Il faut dire que parmi une multitude de messages présentés comme éléments matériels, le parquet s’est particulièrement attardé sur des morceaux pour bétonner ses arguments. Comme le « Il nous faut des leaders pour lancer l’assaut » de Lota à Alain Alain ; « le problème ce sont les partis politiques » de pascal Zaïda en réponse au « Ils se trompent, les choses vont aller plus vite », de Lookman Sawadogo. Il y a encore le message de ce dernier invitant Marcel Tankoano à prendre les dispositions lorsqu’il a été interpellé.

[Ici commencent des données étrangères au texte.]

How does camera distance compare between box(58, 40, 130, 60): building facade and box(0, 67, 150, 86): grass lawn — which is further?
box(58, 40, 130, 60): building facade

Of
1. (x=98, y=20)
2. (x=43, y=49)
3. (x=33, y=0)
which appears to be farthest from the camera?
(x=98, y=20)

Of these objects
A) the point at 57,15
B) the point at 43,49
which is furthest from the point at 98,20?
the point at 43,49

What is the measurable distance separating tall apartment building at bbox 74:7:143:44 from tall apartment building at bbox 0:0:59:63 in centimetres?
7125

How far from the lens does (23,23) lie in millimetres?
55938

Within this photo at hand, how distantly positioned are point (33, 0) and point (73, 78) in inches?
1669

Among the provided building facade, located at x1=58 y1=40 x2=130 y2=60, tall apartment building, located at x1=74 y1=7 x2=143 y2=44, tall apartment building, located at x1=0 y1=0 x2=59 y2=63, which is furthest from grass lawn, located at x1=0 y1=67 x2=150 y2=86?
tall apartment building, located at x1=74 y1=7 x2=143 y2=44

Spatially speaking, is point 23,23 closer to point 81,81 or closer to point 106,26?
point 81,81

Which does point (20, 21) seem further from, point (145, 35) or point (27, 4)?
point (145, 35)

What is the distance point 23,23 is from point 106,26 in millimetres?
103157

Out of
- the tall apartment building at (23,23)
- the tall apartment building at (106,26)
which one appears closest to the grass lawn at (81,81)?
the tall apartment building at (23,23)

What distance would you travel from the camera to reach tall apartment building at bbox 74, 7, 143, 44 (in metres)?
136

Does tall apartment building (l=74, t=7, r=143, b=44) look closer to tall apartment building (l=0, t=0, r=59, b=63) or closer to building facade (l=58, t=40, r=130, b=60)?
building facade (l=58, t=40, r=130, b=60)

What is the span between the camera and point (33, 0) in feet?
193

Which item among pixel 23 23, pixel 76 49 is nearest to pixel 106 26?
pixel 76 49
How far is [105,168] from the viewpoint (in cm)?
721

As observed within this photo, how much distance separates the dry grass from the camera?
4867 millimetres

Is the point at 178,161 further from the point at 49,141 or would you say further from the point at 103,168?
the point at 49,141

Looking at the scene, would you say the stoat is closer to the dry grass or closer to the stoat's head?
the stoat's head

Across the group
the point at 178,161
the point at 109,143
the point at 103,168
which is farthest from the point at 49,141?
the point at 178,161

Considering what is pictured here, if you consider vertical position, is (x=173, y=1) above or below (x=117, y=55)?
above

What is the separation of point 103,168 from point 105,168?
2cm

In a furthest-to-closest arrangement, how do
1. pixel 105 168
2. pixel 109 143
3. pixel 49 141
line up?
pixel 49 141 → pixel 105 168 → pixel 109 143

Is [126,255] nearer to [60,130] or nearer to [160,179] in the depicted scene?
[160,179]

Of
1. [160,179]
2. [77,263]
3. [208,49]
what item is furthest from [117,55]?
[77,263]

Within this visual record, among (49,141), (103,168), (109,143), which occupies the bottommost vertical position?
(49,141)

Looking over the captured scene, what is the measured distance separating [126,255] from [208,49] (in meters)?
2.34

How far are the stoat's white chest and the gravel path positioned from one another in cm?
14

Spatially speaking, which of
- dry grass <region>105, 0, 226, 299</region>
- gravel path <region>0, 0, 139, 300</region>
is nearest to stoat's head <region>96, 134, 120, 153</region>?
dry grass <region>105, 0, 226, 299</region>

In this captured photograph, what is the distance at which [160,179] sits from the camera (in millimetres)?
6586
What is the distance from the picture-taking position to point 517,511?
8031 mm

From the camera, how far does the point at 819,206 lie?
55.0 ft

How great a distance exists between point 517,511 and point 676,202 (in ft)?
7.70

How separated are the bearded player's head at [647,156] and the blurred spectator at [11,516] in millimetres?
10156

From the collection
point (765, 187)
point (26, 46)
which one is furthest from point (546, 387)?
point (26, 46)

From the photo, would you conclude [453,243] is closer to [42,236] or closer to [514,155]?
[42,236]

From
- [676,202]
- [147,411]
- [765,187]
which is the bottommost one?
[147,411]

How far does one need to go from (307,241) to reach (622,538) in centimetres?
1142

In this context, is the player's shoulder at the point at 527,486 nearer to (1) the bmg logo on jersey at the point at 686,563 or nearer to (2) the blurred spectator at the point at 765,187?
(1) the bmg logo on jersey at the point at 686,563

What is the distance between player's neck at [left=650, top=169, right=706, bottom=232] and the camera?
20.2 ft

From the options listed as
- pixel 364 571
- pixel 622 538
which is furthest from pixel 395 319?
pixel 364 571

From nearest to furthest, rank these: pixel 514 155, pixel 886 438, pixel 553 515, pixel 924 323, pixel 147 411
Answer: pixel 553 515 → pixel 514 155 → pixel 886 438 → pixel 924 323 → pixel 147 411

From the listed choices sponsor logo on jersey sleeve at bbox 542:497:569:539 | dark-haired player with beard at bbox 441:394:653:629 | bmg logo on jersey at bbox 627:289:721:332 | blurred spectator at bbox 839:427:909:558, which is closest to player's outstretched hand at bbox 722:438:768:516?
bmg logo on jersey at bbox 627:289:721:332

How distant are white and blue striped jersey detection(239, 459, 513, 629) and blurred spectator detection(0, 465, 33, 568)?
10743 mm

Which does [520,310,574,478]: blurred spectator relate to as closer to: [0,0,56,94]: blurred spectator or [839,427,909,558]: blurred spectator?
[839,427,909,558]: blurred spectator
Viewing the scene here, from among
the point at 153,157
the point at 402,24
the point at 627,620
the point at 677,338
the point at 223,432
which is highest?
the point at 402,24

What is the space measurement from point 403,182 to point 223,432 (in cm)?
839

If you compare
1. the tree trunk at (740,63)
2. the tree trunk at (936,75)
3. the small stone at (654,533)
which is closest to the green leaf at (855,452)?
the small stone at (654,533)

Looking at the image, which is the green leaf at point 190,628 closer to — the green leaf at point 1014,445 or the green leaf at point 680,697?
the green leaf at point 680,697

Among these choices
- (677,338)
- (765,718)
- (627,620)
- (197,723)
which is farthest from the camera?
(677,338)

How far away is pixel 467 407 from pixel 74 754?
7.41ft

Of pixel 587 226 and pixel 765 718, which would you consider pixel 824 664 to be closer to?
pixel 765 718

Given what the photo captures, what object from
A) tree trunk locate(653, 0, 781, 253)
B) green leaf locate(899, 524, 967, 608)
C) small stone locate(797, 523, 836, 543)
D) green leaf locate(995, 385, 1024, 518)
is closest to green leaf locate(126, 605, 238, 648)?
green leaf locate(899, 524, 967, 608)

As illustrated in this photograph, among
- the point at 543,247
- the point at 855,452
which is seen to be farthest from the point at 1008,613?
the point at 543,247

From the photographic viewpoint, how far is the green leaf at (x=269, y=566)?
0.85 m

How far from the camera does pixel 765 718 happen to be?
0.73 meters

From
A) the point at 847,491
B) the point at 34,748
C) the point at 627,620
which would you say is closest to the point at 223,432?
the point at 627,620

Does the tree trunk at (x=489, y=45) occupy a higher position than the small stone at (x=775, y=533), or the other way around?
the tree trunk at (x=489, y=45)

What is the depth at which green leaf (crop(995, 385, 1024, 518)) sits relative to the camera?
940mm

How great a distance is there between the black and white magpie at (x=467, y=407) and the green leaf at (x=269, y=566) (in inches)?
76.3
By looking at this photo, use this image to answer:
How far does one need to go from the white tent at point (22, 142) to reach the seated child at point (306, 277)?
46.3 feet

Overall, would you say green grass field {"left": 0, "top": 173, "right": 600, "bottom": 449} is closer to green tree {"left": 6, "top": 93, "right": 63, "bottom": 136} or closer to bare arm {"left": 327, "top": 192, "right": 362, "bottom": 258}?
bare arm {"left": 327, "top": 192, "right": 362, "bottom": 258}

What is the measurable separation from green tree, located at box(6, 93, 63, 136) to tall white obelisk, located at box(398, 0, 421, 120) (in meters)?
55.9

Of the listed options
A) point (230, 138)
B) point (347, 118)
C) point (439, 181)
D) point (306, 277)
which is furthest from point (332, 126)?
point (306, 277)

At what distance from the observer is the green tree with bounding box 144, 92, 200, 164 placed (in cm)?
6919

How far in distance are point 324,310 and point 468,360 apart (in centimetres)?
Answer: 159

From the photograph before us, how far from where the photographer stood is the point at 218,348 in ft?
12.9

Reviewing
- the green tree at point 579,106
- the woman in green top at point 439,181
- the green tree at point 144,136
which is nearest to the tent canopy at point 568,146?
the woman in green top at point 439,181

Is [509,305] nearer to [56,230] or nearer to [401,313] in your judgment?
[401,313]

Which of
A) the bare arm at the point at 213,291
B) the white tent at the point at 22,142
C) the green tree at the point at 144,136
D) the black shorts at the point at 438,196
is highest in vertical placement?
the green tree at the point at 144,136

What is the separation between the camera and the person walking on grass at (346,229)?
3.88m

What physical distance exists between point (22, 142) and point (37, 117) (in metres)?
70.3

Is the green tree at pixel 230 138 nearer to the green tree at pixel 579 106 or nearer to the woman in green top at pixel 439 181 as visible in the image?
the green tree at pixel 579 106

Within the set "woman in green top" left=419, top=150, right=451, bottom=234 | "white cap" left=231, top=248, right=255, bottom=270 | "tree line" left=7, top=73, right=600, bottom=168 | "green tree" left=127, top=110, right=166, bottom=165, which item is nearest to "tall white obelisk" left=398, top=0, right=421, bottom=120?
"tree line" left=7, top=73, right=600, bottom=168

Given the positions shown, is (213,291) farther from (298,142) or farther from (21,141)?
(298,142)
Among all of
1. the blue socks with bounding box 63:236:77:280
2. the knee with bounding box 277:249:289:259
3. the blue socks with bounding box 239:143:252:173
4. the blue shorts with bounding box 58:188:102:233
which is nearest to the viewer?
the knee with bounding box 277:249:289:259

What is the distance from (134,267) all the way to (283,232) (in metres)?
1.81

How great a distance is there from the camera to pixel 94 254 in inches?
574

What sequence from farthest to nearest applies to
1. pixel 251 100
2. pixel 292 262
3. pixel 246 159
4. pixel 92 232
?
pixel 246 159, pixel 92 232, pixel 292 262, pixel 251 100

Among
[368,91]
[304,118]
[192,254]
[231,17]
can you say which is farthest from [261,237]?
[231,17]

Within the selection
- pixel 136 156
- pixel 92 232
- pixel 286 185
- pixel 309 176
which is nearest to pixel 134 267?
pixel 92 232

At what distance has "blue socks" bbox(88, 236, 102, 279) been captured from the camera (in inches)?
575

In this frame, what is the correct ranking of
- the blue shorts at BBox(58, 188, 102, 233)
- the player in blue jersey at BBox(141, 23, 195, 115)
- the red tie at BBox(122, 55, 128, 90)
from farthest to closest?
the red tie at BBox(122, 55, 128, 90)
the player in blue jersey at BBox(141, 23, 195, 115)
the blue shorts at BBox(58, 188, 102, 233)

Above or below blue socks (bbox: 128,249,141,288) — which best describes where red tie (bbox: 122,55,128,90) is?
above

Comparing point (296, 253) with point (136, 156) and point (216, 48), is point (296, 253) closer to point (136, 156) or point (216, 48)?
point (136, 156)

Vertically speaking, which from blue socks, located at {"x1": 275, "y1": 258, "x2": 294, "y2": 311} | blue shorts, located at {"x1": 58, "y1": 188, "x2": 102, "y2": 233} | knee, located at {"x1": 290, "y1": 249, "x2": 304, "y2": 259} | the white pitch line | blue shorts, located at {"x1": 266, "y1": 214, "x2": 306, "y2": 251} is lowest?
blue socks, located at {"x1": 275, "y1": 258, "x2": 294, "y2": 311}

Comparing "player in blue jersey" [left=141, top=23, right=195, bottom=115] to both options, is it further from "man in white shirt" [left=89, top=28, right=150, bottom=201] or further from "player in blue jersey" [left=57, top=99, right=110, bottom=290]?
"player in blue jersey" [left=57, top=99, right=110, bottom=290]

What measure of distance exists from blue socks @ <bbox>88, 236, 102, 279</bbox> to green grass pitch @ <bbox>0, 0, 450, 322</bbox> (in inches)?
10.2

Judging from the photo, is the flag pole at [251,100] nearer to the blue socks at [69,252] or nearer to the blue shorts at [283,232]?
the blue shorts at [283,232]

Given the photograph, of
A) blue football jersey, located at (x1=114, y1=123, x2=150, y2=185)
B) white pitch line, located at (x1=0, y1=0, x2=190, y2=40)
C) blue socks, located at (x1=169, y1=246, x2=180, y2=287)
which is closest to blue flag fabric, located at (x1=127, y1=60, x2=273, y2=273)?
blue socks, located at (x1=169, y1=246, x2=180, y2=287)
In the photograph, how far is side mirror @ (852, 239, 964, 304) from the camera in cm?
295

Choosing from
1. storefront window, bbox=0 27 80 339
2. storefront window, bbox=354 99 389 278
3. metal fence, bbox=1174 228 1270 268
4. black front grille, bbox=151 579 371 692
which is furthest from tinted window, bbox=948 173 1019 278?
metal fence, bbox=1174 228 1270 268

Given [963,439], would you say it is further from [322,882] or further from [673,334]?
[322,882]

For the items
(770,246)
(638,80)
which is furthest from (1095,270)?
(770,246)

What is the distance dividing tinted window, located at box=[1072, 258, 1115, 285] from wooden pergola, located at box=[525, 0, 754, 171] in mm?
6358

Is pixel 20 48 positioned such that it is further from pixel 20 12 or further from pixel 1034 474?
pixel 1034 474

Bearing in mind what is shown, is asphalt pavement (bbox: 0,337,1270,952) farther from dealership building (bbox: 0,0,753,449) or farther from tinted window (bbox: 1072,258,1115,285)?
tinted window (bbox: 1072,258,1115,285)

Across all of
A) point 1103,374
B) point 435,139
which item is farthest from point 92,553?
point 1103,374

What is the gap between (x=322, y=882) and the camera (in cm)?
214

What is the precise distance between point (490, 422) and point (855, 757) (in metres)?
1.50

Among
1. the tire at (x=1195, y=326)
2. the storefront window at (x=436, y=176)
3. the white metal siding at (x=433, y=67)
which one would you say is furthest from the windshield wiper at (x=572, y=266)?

En réaction aux arguments du ministère public, les prévenus ont opposé, eu aussi, les leurs, non sans reconnaitre, en dehors de Lota, les messages à eux attribuer. Parlant de troisième transition, Lookman Sawadogo a défendu une opinion toujours exprimée, jusque dans son troisème ouvrage. En disant pouvoir « faire plus que la violence », Lookman Sawadogo s’est réclamé « un homme de paix », et a expliqué ce « plus que la violence » comme pouvant être « une grève de la faim ». Mieux, ses conversations avec ses coprévenus s’inscrivent, selon lui, dans le cadre des actions du Collectif des victimes de menaces dont il est membre. Cet argument a aussi été brandi par Alain Alain. Ce dernier ajoute que certains de ses messages se rapportent juste à ses opinions sur l’actualité nationale et rien de plus. C’est dans ce sens, dit-il, qu’il écrit à Aminata Rachow que « la troupe veut descendre le capitaine mais les armes font défaut ». Pascal Zaïda a embouché la même trompette. Il a assuré avoir l’habitude d’échanger avec Aminata Rachow sur les questions en lien avec l’actualité nationale.
L’audience se poursuivra samedi 24 juin 2023 au Tribunal de grande instance de Ouaga I.